Le Chimiste et les Fruits Jean-Louis Aubert (1731 - 1814)

Certain Chimiste, aimant le jardinage,
Moins par goût que par vanité,
De son savoir très- entêté,
Avait l'extravagant usage
D'enlèver à ses fruits leur première bonté.
Il se fut bien gardé, dans leur maturité,
De les présenter sur sa table.
Habile à les décomposer,
Sa main les dépouillant de leur goût véritable,
Sa main par l'alambic les faisant tous passer,
En exprimait certaine quintessence,
Certain suc qui nuisait par son effervescence,
Et que pour le fruit même il prétendait donner.
Aux yeux de qui fait raisonner,
Certes, s'écriait-il d'un ton de suffisance,
Ces fruits bruts et grossiers, ouvrages du hasard
Acquérant en nos mains un degré d'excellence
Pour être bien goûtés ont besoin de notre art !
Tu te trompes, lui dit un Sage :
Tes fourneaux valent-ils les célestes rayons
De l'astre qui mûrit le fruit le plus sauvage ?
Ami, crois moi, laisse ces dons
Tels que tu les reçois des mains de la nature.

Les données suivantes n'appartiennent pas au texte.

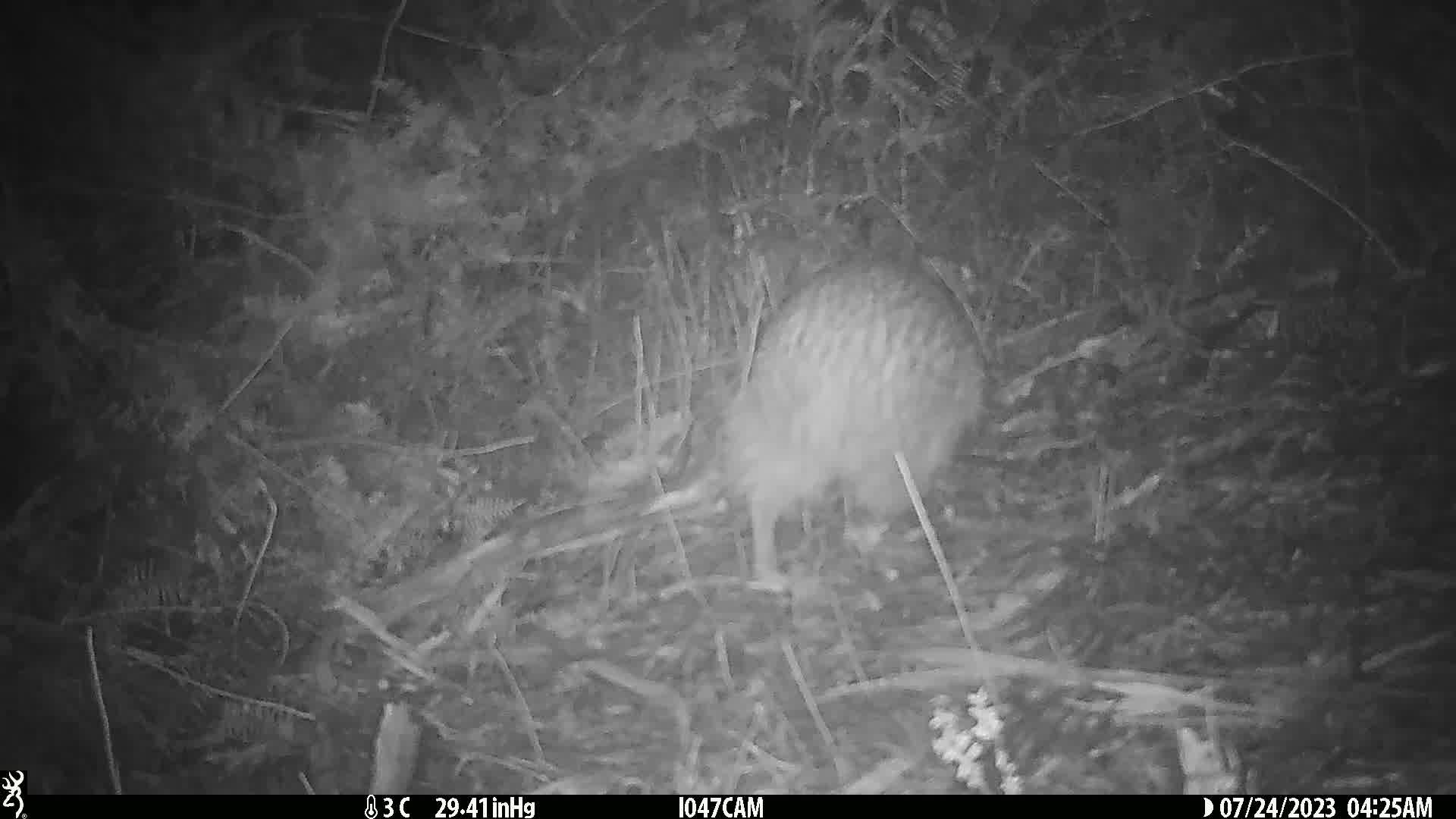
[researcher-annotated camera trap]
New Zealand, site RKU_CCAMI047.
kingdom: Animalia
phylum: Chordata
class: Aves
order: Apterygiformes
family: Apterygidae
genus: Apteryx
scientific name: Apteryx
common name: kiwi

Dieu t'a permis d'en aider la culture,
Mais non de changer en poisons
Leur délicate nourriture.
Le Chimiste orgueilleux rejeta ces raisons.

Par un semblable excès maint Auteur se signale :
Il décompose en cent façons,
Il subtilise la Morale ;
Et fait tant qu'en venin il change ses leçons.
Eh ! laissez dans nos cœurs, qu'un instinct sûr éclaire,
Laissez de nos devoirs mûrir le sentiment :
Sans votre dangereux talent,
Ils auraient assez de quoi plaire,
Vous en ôtez le goût en les analysant.